🤖 AI Summary
In Vision Prompt Tuning (VPT), the interaction between image patch embeddings and Transformer query/key projections induces “burstiness”—a non-Gaussian phenomenon characterized by Laplacian or super-Laplacian output distributions, severely hindering prompt learning. This work is the first to identify and characterize this statistical pathology. We propose Whitened Bilinear VPT (WB-VPT): (i) a whitening transformation applied jointly to patch embeddings and Q/K projections to eliminate cross-dimensional correlations and equalize variances; (ii) a bilinear interaction module explicitly modeling burstiness. To improve efficiency, we further introduce a low-rank variant, LR-WB-VPT, which drastically reduces parameter count and accelerates convergence. Evaluated on benchmarks including CUB, our method achieves over 25 percentage points accuracy gain versus prior VPT approaches, while simultaneously reducing both model parameters and computational overhead—establishing new state-of-the-art performance across all key metrics.
📝 Abstract
Visual Prompt Tuning (VPT) is a parameter-efficient fune-tuning technique that adapts a pre-trained vision Transformer (ViT) by learning a small set of parameters in the input space, known as prompts. In VPT, we uncover ``burstiness'' in the values arising from the interaction of image patch embeddings, and the key and query projectors within Transformer's self-attention module. Furthermore, the values of patch embeddings and the key and query projectors exhibit Laplacian and hyper-Laplacian distribution, respectively. Intuitively, these non-Gaussian distributions pose challenges for learning prompts. To address this, we propose whitening these data, de-correlating them and equalizing their variance towards more Gaussian before learning prompts. We derive the whitening matrix over random image patch embeddings and ViT's key and query projectors, and multiply it with the prompt to be learned in a bilinear manner.

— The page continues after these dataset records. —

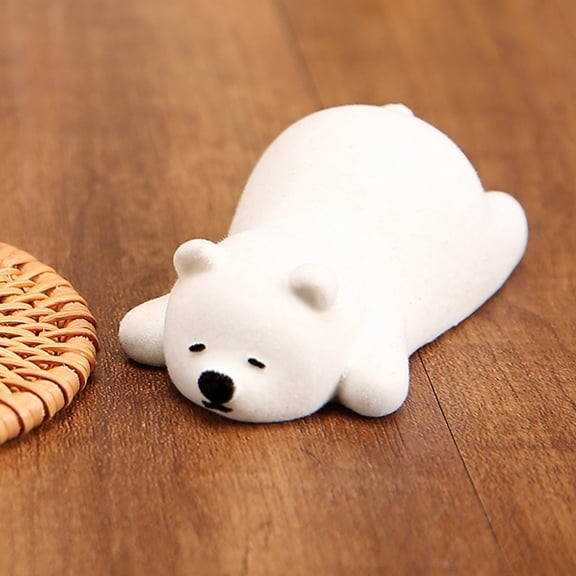 KALLORY  3 Pcs Polar Bear Ornaments Figurines Toddler Decoration Child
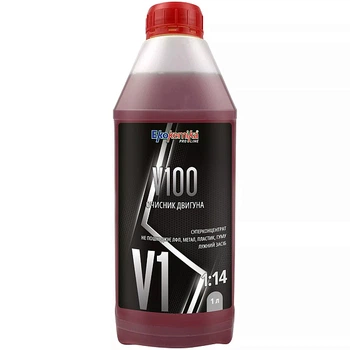 Очиститель-концентрат двигателя снаружи 1л Pro Line V100 Ekokemika, 780422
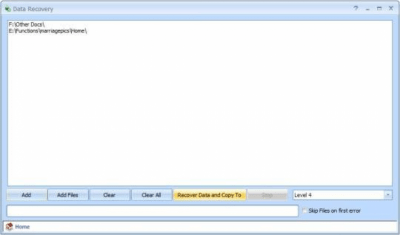 Screenshot of the application Data Recovery - #1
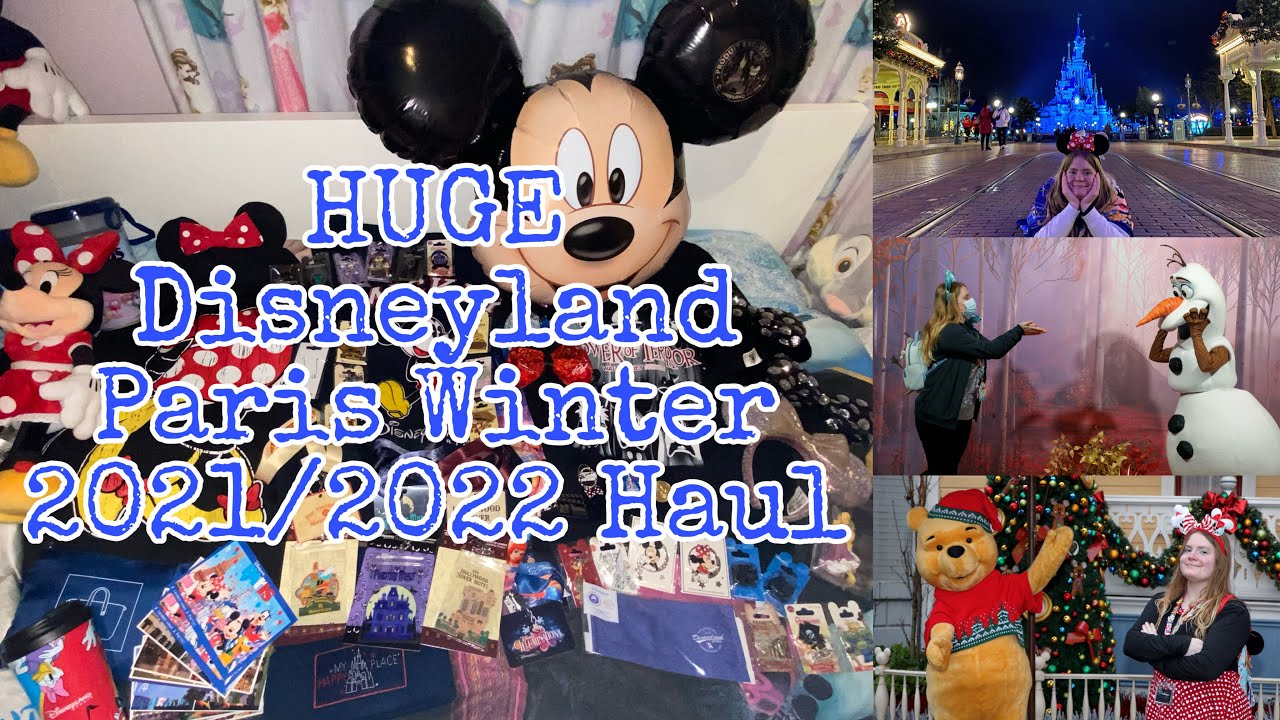 Disneyland Paris Haul Winter 2021/2022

Surprisingly, this method significantly accelerates prompt tuning and boosts accuracy, e.g., $>$25 accuracy points on the CUB dataset; interestingly, it learns ``bursty prompts''. Extending the bilinear model which is known to introduce burstiness, we present a compact, low-rank version by learning two smaller matrices whose multiplication yields the final prompts. We call the proposed methods Bilinear Prompt Tuning (BPT). Extensive experiments across multiple benchmark datasets demonstrate that BPT methods not only outperform various VPT methods but also reduce parameter count and computation overhead.